### ACTIVITY LIST
A: From the post about the dog's first holiday, reproduce word for word the passage that opens with the words containing "Last weekend, our" and closes with "expanding his horizons.".
B: Write the next part of the account of Bilbo the Border Collie's first holiday, starting right after its last sentence.

Last weekend, our dog joined us on a huge adventure. It was his very first holiday and his first sleep over.
Bilbo is a rather large and often somnolent Border Collie. What I’d describe as a “backyard dog”. With my mobility issues, walks are infrequent but he often goes out for local trips in the car. So you see, he leads a fairly quiet, simple life and his world is about the size of a large pocket handkerchief.
That was until last weekend.
Bilbo hasn’t been away from home overnight before. Whenever we go away, he usually stays home and is looked after by the beautiful Jess. However, last weekend we were only going across the water to Palm Beach (albeit via a circuitous route through Sydney) so we decided to take him along. I was really looking forward to taking him with us and thought he’d love exploring new worlds, expanding his horizons.
Bilbo is 6 years old. That’s middle-aged in dog years, even it’s still very young in human years (42 being the new 21!!) That makes him not quite an old dog but certainly no pup. That being the case, I wondered how he would respond to his big adventure. Would he love his new found freedom and new horizons or would he be thrilled to get back to the familiar comforts of home?

### DATASET EXTRACT

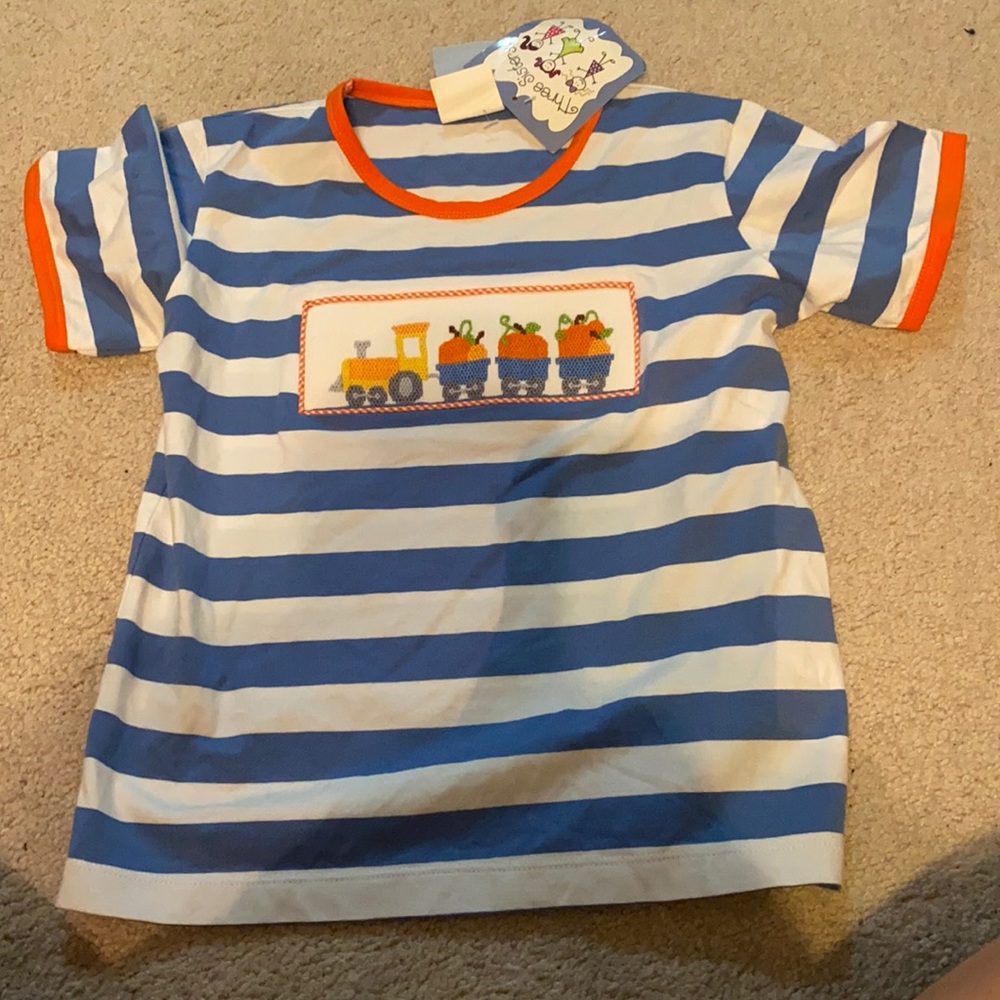 Pumpkin smock bnwt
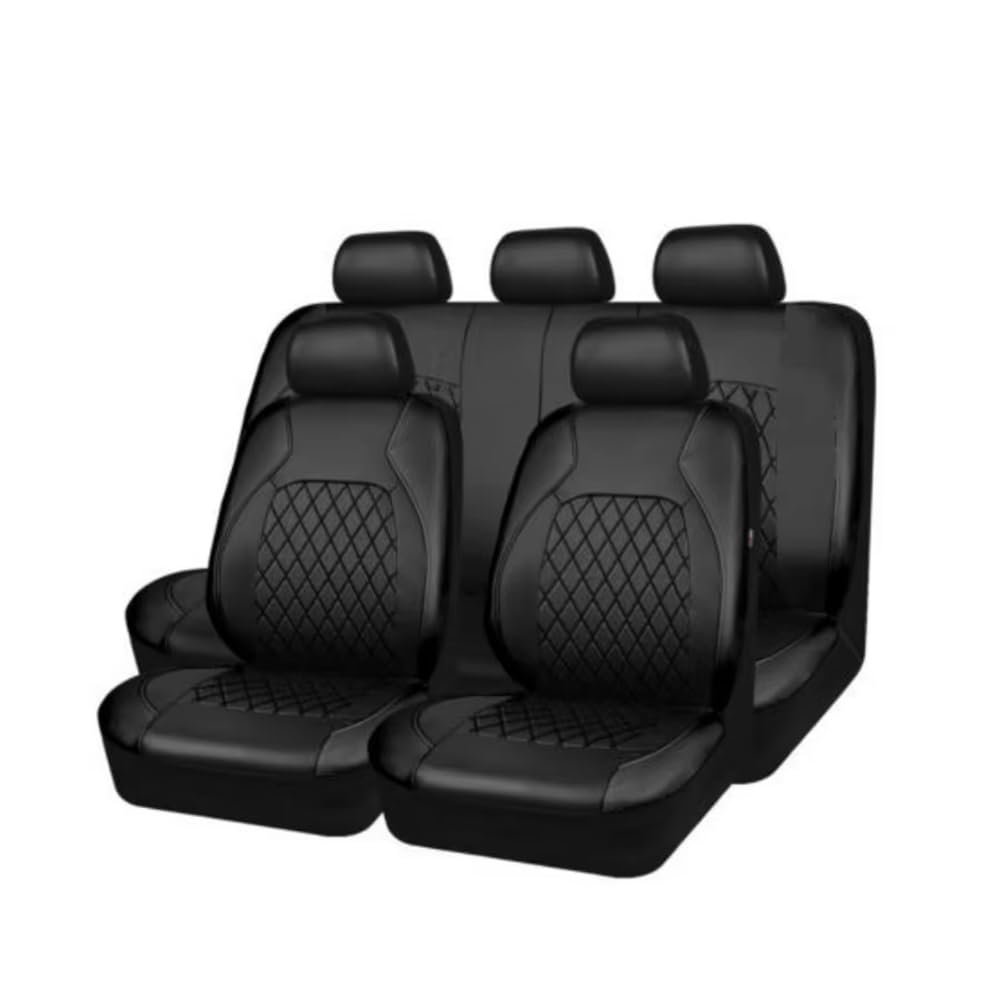 GANGEV Vordersitze universal Universal Auto PU Sitzbezug Pad Bequeme Sitzbezüge Schutz Auto Stuhl Protector Vier Saison Innen Zubehör GANGEV Vordersitze universal Universal Auto PU Sitzbezug Pad Bequeme Sitzbezüge Schutz Auto Stuhl Protector Vier Saison Innen Zubehör von GANGEV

### EXERCISE RESULTS
A:
Last weekend, our dog joined us on a huge adventure. It was his very first holiday and his first sleep over.
Bilbo is a rather large and often somnolent Border Collie. What I’d describe as a “backyard dog”. With my mobility issues, walks are infrequent but he often goes out for local trips in the car. So you see, he leads a fairly quiet, simple life and his world is about the size of a large pocket handkerchief.
That was until last weekend.
Bilbo hasn’t been away from home overnight before. Whenever we go away, he usually stays home and is looked after by the beautiful Jess. However, last weekend we were only going across the water to Palm Beach (albeit via a circuitous route through Sydney) so we decided to take him along. I was really looking forward to taking him with us and thought he’d love exploring new worlds, expanding his horizons.

B:
We were soon to find out.
The fun all began when Bilbo saw me packing the suitcases. I didn’t need a degree in dog psychology to see that he was starting to panic. As far as he was concerned, the suitcases meant we were about to disappear and he’d be home alone- albeit with the gorgeous Jess who spoils him rotten. It was bad news. The end of the world!
So while I’m loading the car, he decided to be proactive and loaded himself. I tried to explain to him that he was actually coming with us this time and took him back inside. No use. He was straight back out to the car again with the next load. I was reminded of a song by Mental As Anything If You Leave Me. It has the great line: if you leave me, can I come too?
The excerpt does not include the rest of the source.